Handling Nuance extensions to SSML

Vocalizer supports SSML extensions (seeNuance SSML extensions) that VoiceXML platforms need to allow in VoiceXML documents. The platform needs to pass the following extensions to SSML documents spoken by Vocalizer.

  • The extra <audio> element attributes that are specified by VoiceXML 2.0:  fetchtimeout, fetchhint, maxage, and maxstale.
  • The "x-l&h+" alphabet for <phoneme>.
  • An optional ssft-domaintype attribute for <speak>, <s>, and <p>.

Note: Vocalizer supports the <prompt> element for explicit SSML ActivePrompt insertions. However, this conflicts with VoiceXML <prompt>, and may safely be left out of VoiceXML integrations (ActivePrompt insertions remain usable via proprietary markup or via automatic matching). See Tuning TTS output with ActivePrompts.

Generating an SSML document

The final step in delegating prompts to Vocalizer is to generate the SSML document. This requires choosing a character encoding for the document, constructing a SSML document header, and passing the relevant VoiceXML elements.
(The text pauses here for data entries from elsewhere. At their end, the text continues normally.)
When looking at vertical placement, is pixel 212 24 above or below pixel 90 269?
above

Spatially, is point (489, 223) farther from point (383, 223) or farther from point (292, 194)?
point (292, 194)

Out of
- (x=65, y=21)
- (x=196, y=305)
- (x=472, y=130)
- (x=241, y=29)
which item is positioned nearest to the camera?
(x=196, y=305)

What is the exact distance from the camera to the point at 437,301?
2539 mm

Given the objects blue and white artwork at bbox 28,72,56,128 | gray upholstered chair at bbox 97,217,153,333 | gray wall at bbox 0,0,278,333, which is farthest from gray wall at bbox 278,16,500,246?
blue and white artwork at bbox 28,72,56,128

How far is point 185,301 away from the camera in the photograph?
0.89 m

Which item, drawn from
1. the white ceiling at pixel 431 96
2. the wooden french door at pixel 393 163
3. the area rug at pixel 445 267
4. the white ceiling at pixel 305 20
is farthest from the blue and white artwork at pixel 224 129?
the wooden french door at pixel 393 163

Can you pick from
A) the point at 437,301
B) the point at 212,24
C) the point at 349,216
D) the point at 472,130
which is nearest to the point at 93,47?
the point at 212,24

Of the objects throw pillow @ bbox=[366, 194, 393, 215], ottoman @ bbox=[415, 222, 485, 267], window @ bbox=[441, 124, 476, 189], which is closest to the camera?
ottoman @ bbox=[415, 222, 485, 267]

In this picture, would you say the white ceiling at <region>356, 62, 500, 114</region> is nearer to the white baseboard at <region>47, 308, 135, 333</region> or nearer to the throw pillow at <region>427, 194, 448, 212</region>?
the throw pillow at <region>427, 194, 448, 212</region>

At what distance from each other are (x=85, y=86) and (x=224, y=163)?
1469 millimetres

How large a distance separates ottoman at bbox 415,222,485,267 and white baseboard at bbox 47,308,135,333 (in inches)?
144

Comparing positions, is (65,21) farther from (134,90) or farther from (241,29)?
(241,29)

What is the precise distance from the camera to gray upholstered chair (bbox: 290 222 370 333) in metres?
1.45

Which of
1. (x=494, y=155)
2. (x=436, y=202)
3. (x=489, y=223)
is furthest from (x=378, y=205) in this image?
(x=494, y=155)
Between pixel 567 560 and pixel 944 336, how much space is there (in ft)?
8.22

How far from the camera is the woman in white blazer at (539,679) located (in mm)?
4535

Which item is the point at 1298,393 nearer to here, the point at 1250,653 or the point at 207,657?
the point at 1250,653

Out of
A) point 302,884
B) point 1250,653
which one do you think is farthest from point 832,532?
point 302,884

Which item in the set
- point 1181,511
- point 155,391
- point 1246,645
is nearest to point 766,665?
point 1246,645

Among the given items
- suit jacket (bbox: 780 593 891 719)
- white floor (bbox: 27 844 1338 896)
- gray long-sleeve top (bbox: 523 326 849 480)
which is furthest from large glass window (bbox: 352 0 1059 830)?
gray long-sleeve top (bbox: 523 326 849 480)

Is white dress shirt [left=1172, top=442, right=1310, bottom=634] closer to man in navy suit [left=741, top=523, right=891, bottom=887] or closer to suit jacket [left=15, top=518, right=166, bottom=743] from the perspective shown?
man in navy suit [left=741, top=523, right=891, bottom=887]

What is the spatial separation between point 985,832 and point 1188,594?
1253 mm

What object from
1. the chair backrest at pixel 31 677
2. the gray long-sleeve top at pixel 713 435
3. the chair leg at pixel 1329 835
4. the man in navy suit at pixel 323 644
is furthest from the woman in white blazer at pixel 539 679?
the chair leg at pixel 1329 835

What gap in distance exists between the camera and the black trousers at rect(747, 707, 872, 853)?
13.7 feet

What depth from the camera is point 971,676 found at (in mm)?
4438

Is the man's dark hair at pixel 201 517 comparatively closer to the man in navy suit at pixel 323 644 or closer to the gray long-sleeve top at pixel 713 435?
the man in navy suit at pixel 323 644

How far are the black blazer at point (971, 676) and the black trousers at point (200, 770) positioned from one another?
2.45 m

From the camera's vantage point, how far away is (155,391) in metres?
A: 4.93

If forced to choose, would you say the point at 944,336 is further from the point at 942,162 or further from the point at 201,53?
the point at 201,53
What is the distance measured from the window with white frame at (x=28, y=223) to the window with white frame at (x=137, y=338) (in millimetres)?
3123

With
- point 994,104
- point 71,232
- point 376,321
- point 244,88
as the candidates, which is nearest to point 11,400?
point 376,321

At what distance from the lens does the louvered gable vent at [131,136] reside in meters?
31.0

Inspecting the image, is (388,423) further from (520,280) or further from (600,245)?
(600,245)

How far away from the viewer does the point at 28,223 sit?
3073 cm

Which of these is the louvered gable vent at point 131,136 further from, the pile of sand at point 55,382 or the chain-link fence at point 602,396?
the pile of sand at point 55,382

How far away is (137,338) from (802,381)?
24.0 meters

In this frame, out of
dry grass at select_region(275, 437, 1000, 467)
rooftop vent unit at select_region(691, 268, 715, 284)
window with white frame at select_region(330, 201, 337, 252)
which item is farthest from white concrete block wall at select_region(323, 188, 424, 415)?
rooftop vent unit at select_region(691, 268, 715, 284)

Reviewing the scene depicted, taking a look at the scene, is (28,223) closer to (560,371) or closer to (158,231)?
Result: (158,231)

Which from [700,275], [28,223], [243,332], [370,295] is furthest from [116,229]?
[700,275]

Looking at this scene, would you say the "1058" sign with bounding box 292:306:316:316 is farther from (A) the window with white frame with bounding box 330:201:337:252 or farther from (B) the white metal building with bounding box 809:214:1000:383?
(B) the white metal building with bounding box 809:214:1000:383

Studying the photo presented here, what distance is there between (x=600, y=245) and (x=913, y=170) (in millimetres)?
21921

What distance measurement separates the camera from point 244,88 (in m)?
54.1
Nuance recommends making SSML documents as big as possible, rather than generating lots of small SSML documents for each individual VoiceXML element: this significantly reduces processing overhead, supplies contextual information that is important for optimal audio quality, and makes it much easier for VoiceXML application developers to tune the speech output.

For the character encoding, the best choice is a Unicode encoding, such as UTF-8 or UTF-16. Most VoiceXML platforms use a XML parser library, and most XML parsers return the text as UTF-8 or UTF-16. This makes the VoiceXML extraction language independent, handling any world language without VoiceXML platform code changes.

For the SSML document header, use a "speak" root element with the following attributes (as defined in the SSML 1.0 specification):

<speak> attribute

Required/Optional

Notes

version

required

Must be "1.0".

xml:lang

required

Language for the document.

Pass the xml:lang property for the current VoiceXML interpreter scope as inherited from the closest enclosing VoiceXML <prompt>.

Pass the xml:lang property for the <vxml> root element if there is no <prompt> or no xml:lang on the <prompt> elements.

xmlns

required

The XML namespace for SSML 1.0, "http://www.w3.org/2001/10/synthesis", otherwise Vocalizer returns an SSML parse error.

xml:base

optional but highly recommended

An absolute URI for the VoiceXML document that is being extracted into the SSML document. This allows Vocalizer to properly resolve relative URIs, and is also helpful for diagnostic purposes.

xmlns:xsi

optional

The SSML 1.0 specification shows the following on the first <speak> element example: xmlns:xsi="http://www.w3.org/2001/XMLSchema-instance". This makes it so "xsi" can be used to refer to the XML namespace for XML 1.0 Schema later on, used for xsi:schemaLocation.

xsi:schemaLocation

ignored

The Vocalizer code includes the SSML 1.0 schema document.